Pewarta: Dwi Arifin
Koran SINAR PAGI (Kota Bandung)-, Dinas Pemberdayaan Masyarakat Desa Provinsi Jawa Barat mulai mensosialisasikan usulan Inovasi Pendanaan Pembangunan melalui Bantuan Keuangan Kompetitif Provinsi Jawa Barat Tahun Anggaran 2024 khusus desa di Jawa Barat.
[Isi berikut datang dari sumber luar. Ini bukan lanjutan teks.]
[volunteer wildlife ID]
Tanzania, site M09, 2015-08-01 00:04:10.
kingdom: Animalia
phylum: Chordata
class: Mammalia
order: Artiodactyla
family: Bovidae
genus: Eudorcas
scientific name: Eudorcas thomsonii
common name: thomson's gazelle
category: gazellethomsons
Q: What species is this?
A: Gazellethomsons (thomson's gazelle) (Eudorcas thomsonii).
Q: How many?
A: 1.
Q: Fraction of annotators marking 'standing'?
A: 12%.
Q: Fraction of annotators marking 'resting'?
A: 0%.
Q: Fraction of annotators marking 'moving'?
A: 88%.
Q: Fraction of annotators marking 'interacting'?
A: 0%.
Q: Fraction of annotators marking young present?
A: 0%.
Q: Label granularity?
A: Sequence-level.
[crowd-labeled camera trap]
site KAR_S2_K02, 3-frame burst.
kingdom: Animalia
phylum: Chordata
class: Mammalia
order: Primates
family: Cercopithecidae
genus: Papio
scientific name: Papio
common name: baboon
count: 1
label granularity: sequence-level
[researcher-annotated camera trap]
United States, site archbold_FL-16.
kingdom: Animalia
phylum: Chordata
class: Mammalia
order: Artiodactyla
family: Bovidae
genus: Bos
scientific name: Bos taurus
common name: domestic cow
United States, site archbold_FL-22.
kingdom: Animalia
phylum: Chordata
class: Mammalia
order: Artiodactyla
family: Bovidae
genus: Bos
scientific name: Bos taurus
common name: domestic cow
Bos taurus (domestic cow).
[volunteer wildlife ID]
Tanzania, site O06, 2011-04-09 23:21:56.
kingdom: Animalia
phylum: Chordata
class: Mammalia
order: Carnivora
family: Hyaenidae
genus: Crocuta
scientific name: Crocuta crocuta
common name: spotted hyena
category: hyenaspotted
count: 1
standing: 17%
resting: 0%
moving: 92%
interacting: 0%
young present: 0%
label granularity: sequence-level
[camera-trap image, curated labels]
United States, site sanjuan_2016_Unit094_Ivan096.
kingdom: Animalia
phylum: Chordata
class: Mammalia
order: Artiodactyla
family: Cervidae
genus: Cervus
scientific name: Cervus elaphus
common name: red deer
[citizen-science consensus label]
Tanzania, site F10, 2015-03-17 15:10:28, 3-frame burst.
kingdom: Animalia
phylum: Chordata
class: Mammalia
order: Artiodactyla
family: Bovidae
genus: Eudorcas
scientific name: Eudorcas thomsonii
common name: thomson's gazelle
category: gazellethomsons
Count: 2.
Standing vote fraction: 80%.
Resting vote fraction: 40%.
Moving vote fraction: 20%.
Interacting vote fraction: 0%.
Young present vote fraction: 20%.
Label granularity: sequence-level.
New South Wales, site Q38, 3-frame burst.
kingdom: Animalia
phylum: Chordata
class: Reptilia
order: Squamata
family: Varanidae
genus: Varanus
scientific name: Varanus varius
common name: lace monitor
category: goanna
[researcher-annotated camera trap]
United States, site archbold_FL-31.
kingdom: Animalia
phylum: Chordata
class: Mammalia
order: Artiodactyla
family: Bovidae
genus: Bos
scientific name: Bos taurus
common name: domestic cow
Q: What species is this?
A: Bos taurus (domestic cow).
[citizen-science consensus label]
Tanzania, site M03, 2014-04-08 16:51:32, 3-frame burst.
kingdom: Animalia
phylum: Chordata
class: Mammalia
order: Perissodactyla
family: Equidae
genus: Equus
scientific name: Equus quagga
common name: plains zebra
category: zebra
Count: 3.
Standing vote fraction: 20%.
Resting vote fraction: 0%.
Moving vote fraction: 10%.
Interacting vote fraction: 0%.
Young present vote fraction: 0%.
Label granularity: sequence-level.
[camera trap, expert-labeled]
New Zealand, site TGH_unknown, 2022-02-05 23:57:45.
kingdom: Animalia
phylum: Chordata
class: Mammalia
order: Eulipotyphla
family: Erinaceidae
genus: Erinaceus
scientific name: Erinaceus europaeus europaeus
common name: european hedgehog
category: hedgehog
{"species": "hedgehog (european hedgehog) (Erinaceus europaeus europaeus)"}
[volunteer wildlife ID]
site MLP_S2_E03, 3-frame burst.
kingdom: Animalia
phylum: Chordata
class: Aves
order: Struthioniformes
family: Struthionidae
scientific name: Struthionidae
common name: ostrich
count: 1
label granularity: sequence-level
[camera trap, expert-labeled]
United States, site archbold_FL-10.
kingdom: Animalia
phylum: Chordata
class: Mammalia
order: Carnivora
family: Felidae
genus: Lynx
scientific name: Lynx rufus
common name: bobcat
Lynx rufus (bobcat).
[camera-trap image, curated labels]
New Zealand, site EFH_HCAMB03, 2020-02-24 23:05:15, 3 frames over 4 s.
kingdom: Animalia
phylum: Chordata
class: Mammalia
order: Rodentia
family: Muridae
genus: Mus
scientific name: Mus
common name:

Kepala Bidang Pengembangan Potensi Desa DPMD Jawa Barat, Bayu Rakhmana S.STP menjelaskan khusus tahun 2023 bantuan keuangan untuk desa di Jawa Barat jumlahnya masih sama seperti tahun 2022, tidak ada kenaikan atau pengurangan, totalnya Rp.130 juta. “Namun untuk alokasinya diperkiraan sekitar 70% khusus insfakstruktur desa dan sisanya untuk tunjangan peningkatan pelayanan dan kapasitas kinerja aparat desa, Badan Permusyawaratan Desa, oprasional Posyandu desa, dan program lainnya yang menjadi prioritas desa, sesuai petunjuk teknis pemanfaatan bantuannya. Berdasarkan Peraturan Gubernur Jawa Barat Nomor 8 Tahun 2019 Tentang Pembinaan Penyelenggaraan Pemerintahan Desa,” ucapnya kepada media cetak dan online di ruang kerjanya (6/2/2023)
Selanjutnya, Bayu Rakhmana S.STP juga mengungkapkan DPMD Jabar sudah mensosialisasikan perihal Input Usulan Desa pada Aplikasi SIPD atau Sistem Informasi Pembangunan Daerah ke daerah Ciayumajakuning (Cirebon, Indramayu, Majalengka dan Kuningan), Kabupaten Bandung dan daerah lainnya. “Karena nanti di tahun 2024 akan ada Bantuan Keuangan Desa Kompetitif, Desa yang mengajukan profosalnya akan diseleksi. Setiap daerah hanya 5 desa yang akan menjadi pemenangnya. Jumlah keseluruhan bantuannya diperkirakan mencapai Rp.50 Miliar akan dibagikan ke desa-desa di 17 Kabupaten wilayah Jawa Barat. Melalui bantuan yang masuk ke desa, Gubernur Jawa Barat berharap pemerintah desa dapat berperan maksimal untuk membangun kesejahteraan warga desanya,”ungkapnya
Informasi yang dihimpun media koransinarpagijua.com pada tahun anggaran 2024, Inovasi Pendanaan Pembangunan Kompetitif Provinsi Jawa Barat terdiri dari Bantuan Keuangan Kabupaten/Kota Kompetitif, Bantuan Keuangan Desa (Bandes) Kompetitif, dan Hibah Kompetitif. Bantuan Keuangan Kabupaten/Kota Kompetitif memiliki 7 tema yaitu Sentra pertanian berbasis koporasi (ketahanan pangan), Kemiskinan dan infrastruktur pelayanan dasar, stunting dan ATM (Aids, TBC, dan Malaria), Transformasi digital ekonomi dan kewirausahaan, pengembangan pariwisata, pengembangan inovasi kesiapsiagaan bencana, dan pelestarian lingkungan untuk pembangunan berkelanjutan.